Dix-sept ans à attendre internet haute vitesse

TÉLÉCOMMUNICATION. Judith Poulin craint de perdre son emploi ou d’être obligé de prendre un local au village si le service ne s’améliore pas.

Quand elle a effectué son retour en Beauce en 2001, après 16 ans d’absence, Judith Poulin s’est assuré qu’elle aurait accès à internet haute vitesse à sa résidence. «Je les ai appelés de Toronto, avant d’arriver. On m’a assuré que je serais branché dans trois à six mois», explique-t-elle.

Dix-sept ans plus tard, cette promesse est restée lettre morte. Sa maison de la route Calway n’est toujours pas connectée à un service internet haute vitesse suffisant pour son travail.

Sa facture s’élève à 175$ par mois pour 22 gigabits de données. «C’est seulement parce que je les appelle au moins une fois par mois qu’ils m’en ont donné 22, avant j’en avais juste 15», explique-t-elle.

Un développement éclectique

Ce n’est pas comme si la maison de Mme Poulin est située au beau milieu de la forêt. Elle habite avec son conjoint à environ deux kilomètres de la route 173.

Deux antennes de téléphonie mobiles Rogers se trouvent à proximité, mais elles sont inaccessibles pour l’internet. Un câble de Vidéotron passe devant chez elle pour aller rejoindre l’autoroute 73. Selon ce qu’elle explique, il sert uniquement aux communications des patrouilleurs de la Sûreté du Québec (SQ).

Pour la télévision, elle doit faire affaire avec Bell. «Ils aimeraient me donner le service, mais dans mon secteur ce n’est pas possible», dit Mme. Poulin. Cette dernière réalité s’explique par un découpage des territoires entre les divers fournisseurs de téléphonie mobile et internet.

Judith Poulin a auparavant tenté l’expérience avec Xplornet, mais la qualité du signal était pire. Le seul service internet auquel elle a accès est celui de TELUS, par l’entremise d’une antenne (micro-ondes) située dans la partie urbaine de Saint-Joseph-de-Beauce. Son lieu de résidence se trouve malheureusement en dehors de la couverture de cette dernière.

Une profession à la maison

Mme Poulin est une employée de Travelport, une compagnie de distribution basée à Atlanta. Son travail consiste à s’occuper du système informatique de ventes de billets d’avion. Elle doit régulièrement assister à des vidéoconférences en direct qui durent 2h30. La limite de sa bande passante ne lui permet d’en suivre que deux par mois. Son travail se fait de plus en plus avec internet et la communication avec la fonction «voice over IP» (téléphonie par internet) est généralisée. «Parfois, je n’ai pas le choix. Je dois me rendre au village travailler chez ma sœur», montre-t-elle.

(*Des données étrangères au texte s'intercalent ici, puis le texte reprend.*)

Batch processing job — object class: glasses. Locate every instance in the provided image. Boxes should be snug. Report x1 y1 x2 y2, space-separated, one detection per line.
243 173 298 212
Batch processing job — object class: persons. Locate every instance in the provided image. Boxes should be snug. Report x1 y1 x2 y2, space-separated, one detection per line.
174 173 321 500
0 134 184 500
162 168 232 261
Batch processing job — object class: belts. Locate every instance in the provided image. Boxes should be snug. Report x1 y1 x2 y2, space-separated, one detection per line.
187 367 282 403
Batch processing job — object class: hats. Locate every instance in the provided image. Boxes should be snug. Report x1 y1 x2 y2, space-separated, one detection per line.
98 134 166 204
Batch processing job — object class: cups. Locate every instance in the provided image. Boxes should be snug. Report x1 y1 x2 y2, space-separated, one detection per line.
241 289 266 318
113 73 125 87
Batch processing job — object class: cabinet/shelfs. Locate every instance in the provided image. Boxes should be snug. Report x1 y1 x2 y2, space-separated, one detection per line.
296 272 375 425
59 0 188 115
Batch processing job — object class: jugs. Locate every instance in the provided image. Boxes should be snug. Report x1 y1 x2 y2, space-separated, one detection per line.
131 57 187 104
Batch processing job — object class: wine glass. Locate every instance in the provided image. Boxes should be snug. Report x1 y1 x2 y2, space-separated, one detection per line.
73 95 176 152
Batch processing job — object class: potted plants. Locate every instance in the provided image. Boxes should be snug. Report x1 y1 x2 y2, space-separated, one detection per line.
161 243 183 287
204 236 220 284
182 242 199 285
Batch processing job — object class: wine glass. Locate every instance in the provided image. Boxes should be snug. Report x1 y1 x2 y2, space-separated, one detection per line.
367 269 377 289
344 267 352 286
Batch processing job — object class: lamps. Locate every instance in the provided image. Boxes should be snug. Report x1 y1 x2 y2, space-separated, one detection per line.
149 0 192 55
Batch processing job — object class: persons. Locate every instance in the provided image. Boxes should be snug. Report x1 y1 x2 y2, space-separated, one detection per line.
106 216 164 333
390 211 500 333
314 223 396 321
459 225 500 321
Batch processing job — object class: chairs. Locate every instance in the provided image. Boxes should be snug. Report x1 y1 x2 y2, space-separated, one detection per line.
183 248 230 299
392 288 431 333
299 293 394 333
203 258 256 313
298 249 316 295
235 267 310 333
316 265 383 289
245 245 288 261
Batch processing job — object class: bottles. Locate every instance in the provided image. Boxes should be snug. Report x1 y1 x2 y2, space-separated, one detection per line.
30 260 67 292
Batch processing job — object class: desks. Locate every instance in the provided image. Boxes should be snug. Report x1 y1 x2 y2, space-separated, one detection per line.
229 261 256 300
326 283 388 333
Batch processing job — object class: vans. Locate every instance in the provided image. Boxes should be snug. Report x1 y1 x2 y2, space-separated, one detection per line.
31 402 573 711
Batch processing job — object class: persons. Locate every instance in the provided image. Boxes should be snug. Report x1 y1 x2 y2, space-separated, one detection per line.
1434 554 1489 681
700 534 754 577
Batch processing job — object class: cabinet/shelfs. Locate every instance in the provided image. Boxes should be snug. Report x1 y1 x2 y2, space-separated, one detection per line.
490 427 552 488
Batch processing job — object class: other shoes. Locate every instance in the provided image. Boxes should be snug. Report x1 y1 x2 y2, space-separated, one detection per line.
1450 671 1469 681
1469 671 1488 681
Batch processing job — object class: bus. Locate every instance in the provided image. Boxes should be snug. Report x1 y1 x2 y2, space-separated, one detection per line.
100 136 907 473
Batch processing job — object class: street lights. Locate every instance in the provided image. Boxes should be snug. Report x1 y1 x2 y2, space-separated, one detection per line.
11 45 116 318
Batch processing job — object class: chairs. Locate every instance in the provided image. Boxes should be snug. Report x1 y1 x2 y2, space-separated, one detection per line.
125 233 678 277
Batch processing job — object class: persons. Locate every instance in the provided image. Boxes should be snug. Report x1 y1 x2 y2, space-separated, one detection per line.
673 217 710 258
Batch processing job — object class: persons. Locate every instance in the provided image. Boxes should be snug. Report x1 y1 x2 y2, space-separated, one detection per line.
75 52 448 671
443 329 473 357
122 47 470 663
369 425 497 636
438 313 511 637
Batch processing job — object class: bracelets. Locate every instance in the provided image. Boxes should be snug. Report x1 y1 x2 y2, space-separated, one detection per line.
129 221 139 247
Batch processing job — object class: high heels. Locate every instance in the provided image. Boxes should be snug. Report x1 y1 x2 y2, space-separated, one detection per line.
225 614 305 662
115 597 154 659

Lors d’une rencontre de vente récente, les dirigeants de Travelport ont estimé que d’ici cinq ans 80% de la population commandera ses billets par internet.

À bout de souffle

«Je me sens abandonné. Tu te bas pour faire changer les choses, mais là ça fait 17 ans. Je serais prête à payer moitié/moitié avec TELUS pour être connecté. Je ne veux pas perdre ma job. Je ne suis pas la seule qui habite en région», avoue-t-elle. C’est aussi une question d’équité. Elle se demande pourquoi le milieu rural ne pourrait pas avoir le même service qu’au village.

Petit espoir

Une soixantaine de foyers seraient répartis dans les rangs entre la ville de Saint-Joseph-de-Beauce et Beauceville. Le projet lancé par Sogetel, en partenariat avec la MRC Robert-Cliche, pourrait parvenir à connecter adéquatement ces dernières maisons (Voir l’article: «À quand un meilleur accès à internet dans les rangs de la Beauce?»)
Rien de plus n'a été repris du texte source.